Striking a Balance: Buy Back or Plow In?
Broadly speaking, stock buybacks are meant to deliver value to a company’s shareholders in two potential forms:
- A bump in share value: Removing shares from the public exchange increases the per-share worth of remaining shares. As one of the world’s best-known business owners Warren Buffett described in his 2022 Berkshire Hathaway shareholder letter: “The math isn’t complicated: When the share count goes down, your [shareholder] interest in our many businesses goes up.”
- An opportunity to sell: Those on the sell side of a stock buyback presumably profit from the trade, or at least have some incentive to sell shares.
At the same time, the company must spend some of its retained earnings during a buyback, or potentially even take on debt. Clearly, this leaves less cash in the company coffers for other purposes.
As such, a stock buyback represents a trade-off between two opposing forces: enhancing shareholder returns, versus preserving enough capital to continue delivering solid value moving forward. A company’s management, its employees, and its investors should typically want to strike an appropriate balance between sustaining current and future value. Stock buybacks can (but don’t always) help make this happen.
Why Do Companies Repurchase Their Own Stock?
How and when does a company decide a stock buyback represents shareholders’ best interests, and the best use of its capital? There are a number of reasons a company may embark on a buyback offer.

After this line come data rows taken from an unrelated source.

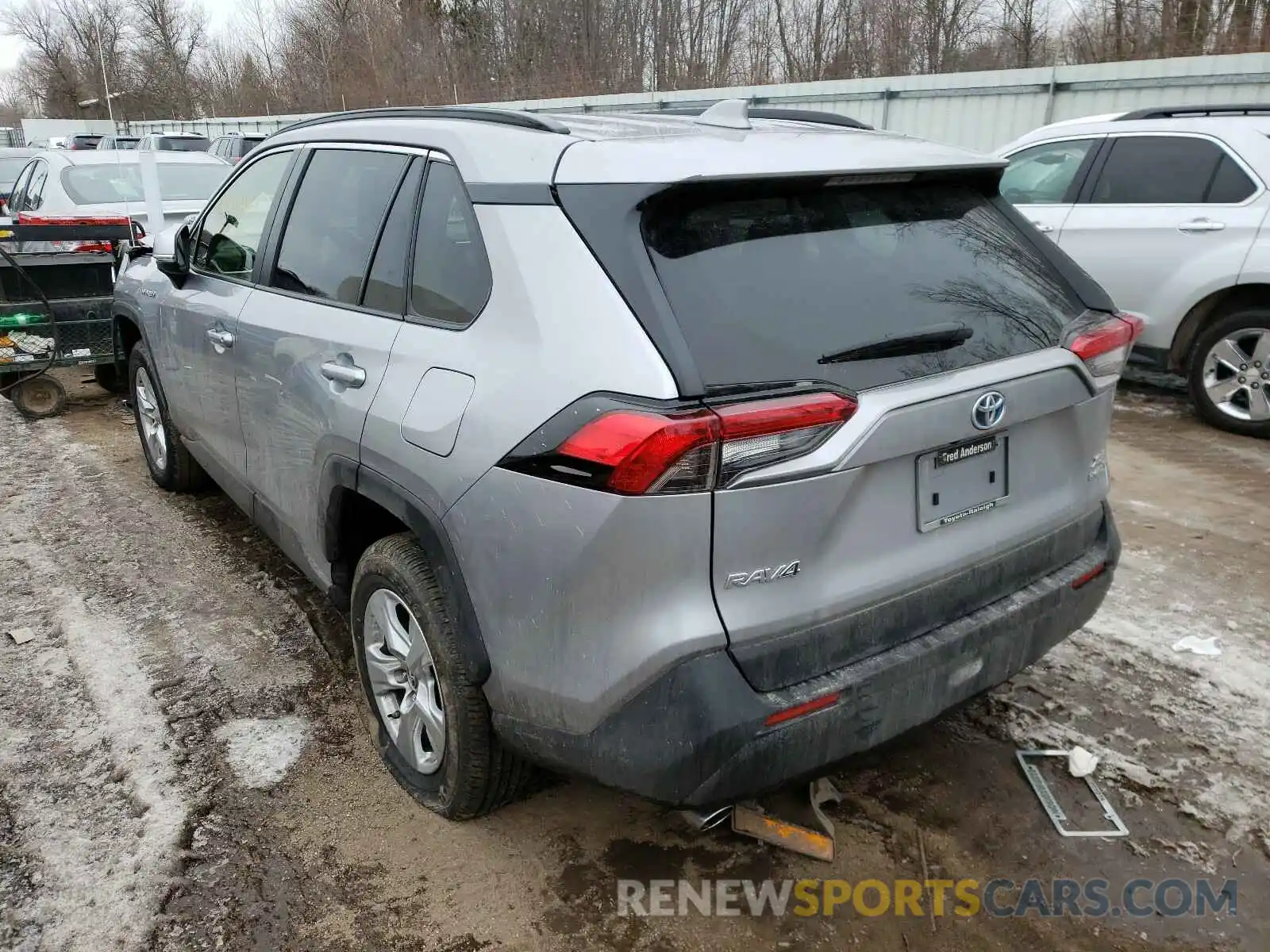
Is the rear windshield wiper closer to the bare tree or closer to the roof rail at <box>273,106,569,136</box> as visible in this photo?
the roof rail at <box>273,106,569,136</box>

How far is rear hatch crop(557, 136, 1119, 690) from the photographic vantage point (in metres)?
1.94

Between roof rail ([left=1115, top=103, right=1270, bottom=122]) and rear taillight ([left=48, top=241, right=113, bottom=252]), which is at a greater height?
roof rail ([left=1115, top=103, right=1270, bottom=122])

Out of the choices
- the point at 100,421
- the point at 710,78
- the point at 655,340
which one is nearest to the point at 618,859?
the point at 655,340

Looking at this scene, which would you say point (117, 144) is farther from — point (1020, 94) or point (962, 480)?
point (962, 480)

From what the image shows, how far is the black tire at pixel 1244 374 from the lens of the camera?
576 cm

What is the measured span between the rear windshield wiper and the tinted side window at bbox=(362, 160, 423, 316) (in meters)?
1.22

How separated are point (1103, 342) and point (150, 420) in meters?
4.74

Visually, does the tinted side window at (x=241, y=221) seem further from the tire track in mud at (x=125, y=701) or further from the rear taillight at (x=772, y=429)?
the rear taillight at (x=772, y=429)

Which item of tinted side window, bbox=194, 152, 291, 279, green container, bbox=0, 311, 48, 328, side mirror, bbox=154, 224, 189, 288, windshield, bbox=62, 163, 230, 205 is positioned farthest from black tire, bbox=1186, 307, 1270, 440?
windshield, bbox=62, 163, 230, 205

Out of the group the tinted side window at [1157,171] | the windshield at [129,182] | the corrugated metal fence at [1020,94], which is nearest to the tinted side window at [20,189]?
the windshield at [129,182]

Distributing “excess” capital: If a company is thriving, with what feels like a cash surplus on its books, its board may decide to reward shareholders with the aforementioned boost in stock value. If the buyback offer is appealing, current shareholders may also take some of their gains off the table by selling shares back to the company.
One argument goes: If a company has more cash than it really needs, a buyback may make more sense than spending the money mindlessly, at the ultimate expense of its shareholders. Here’s how The Wall Street Journal columnist Jason Zweig has described it:
“Expecting oodles of surplus cash not to burn a hole in the typical CEO’s pocket, however, is like putting a pile of raw meat in front of a lion and expecting it not to disappear.”
Creating tax efficiency: You may have noticed a similarity between stock buybacks and dividend distributions. For both, the company pays out capital to shareholders … with a tax twist. Dividend distributions are taxable when they occur. In a stock buyback, your shares increase in value, but you’re only taxed on a gain when/if you sell them. Thus, stock buybacks are considered a more tax-friendly way to distribute capital to company shareholders, at least in taxable accounts.
Managing share dilution: If a fast-growing startup (for example) has leaned heavily on stock options to recruit and retain employees, these options can start to dilute the stock’s per-share value once employees begin exercising them. If the company has thrived, it may choose to buy back some of its “excess” shares to maintain good value on the remainder.
Fighting a takeover bid: A stock buyback is expected to increase share value, as described above. Obviously, the higher the share price, the more expensive it becomes to snatch up new shares. Thus, a stock buyback is one way a company may try to prevent a hostile takeover.
In summary, stock buybacks can be an effective tool in the right hands, delivering powerful, tax-efficient value to shareholders.